La statuaria nei giardini veneti
La statuaria ha avuto fin dal Cinquecento una parte rilevante nei giardini veneti.
La statuaria ha avuto fin dal Cinquecento una parte rilevante nei giardini veneti. Jacopo Sansovino progetta e in parte esegue le sculture che ornano Villa Garzoni a Pontecasale, da lui ideata, come fanno il Falconetto nella Corte Cornaro e l’Ammannati nel giardino Mantova Benavides a Padova e in quello perduto di Ca’ Gualdo a Vicenza. Alla decorazione scultorea, che sostituisce le collezioni archeologiche diffuse nei giardini di Roma e in alcuni giardini veneti (tra cui quello Giusti a Verona e Nichesola a Ponton), è affidato il programma iconografico che il complesso intende trasmettere, come attestano il giardino di villa Brenzone a Punta San Vigilio – dove opere di moderna fattura affiancano autentici esemplari classici nella composizione delle singole scene – e il giardino segreto di villa Barbaro a Maser culminante nel ninfeo e grotta retrostante. Ne I Quattro Libri dell’Architettura (1570) Andrea Palladio si sofferma solo sulle statue che ornano gli edifici, mentre Vincenzo Scamozzi ne L’idea dell’Architettura Universale (1615) considera anche i soggetti di quelle più adatte a un giardino.
Dal 1650 la statuaria acquista, insieme con gli agrumi, un ruolo preminente grazie alla disponibilità della pietra di Costozza e di Vicenza, tenera appena estratta e quindi facile da lavorare, ma poi assai resistente. Gruppi di abili artisti – in genere consociati in vaste e organizzate botteghe come quelle, celebri, dei Marinali nel Vicentino e dei Bonazza a Padova -, trasmettendo il mestiere e lavorando su modelli prestabiliti da adattare di volta in volta alle esigenze della committenza (si veda l’Album di Orazio Marinali del Museo di Bassano del Grappa, ripetutamente utilizzato dalla bottega), erano in grado di eseguire opere di ottima qualità in tempi assai brevi.
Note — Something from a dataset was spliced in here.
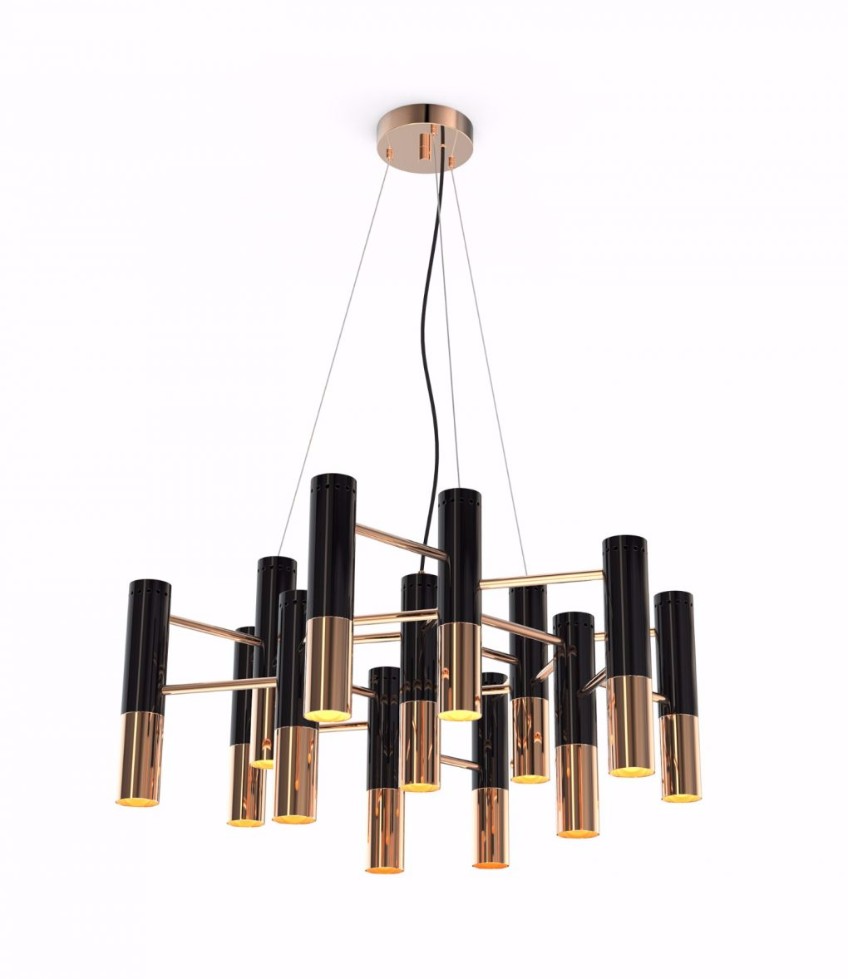 Get To Know This Mid-Century Modern Chandelier!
Nei casi più felici la decorazione plastica che orna la residenza padronale e il giardino accompagna quella pittorica nel dispiegamento del programma iconografico, affidandosi ad analoghe personificazioni di figure allegoriche e divinità mitologiche. A volte la decorazione plastica risulta una pietrificazione di apparati effimeri come la ‘machina mondiale’ di Orazio Marinali ne La Deliziosa di Montegaldella, o di rappresentazioni teatrali, come fanno pensare le maschere nella stessa Deliziosa e in villa Widmann a Bagnoli di Sopra, queste ultime di chiara ispirazione goldoniana. I soggetti raffigurati, dapprincipio soprattutto celebrativi, si adeguano all’evoluzione del gusto e, dal 1750, si caricano di valori didascalici e moraleggianti legati alla cultura dell’Illuminismo, come le statue dei padovani illustri di Prato della Valle a Padova e quelle degli scomparsi parterres filosofici di villa Querini ad Altichiero e di villa Beregan al Moracchino di Vicenza.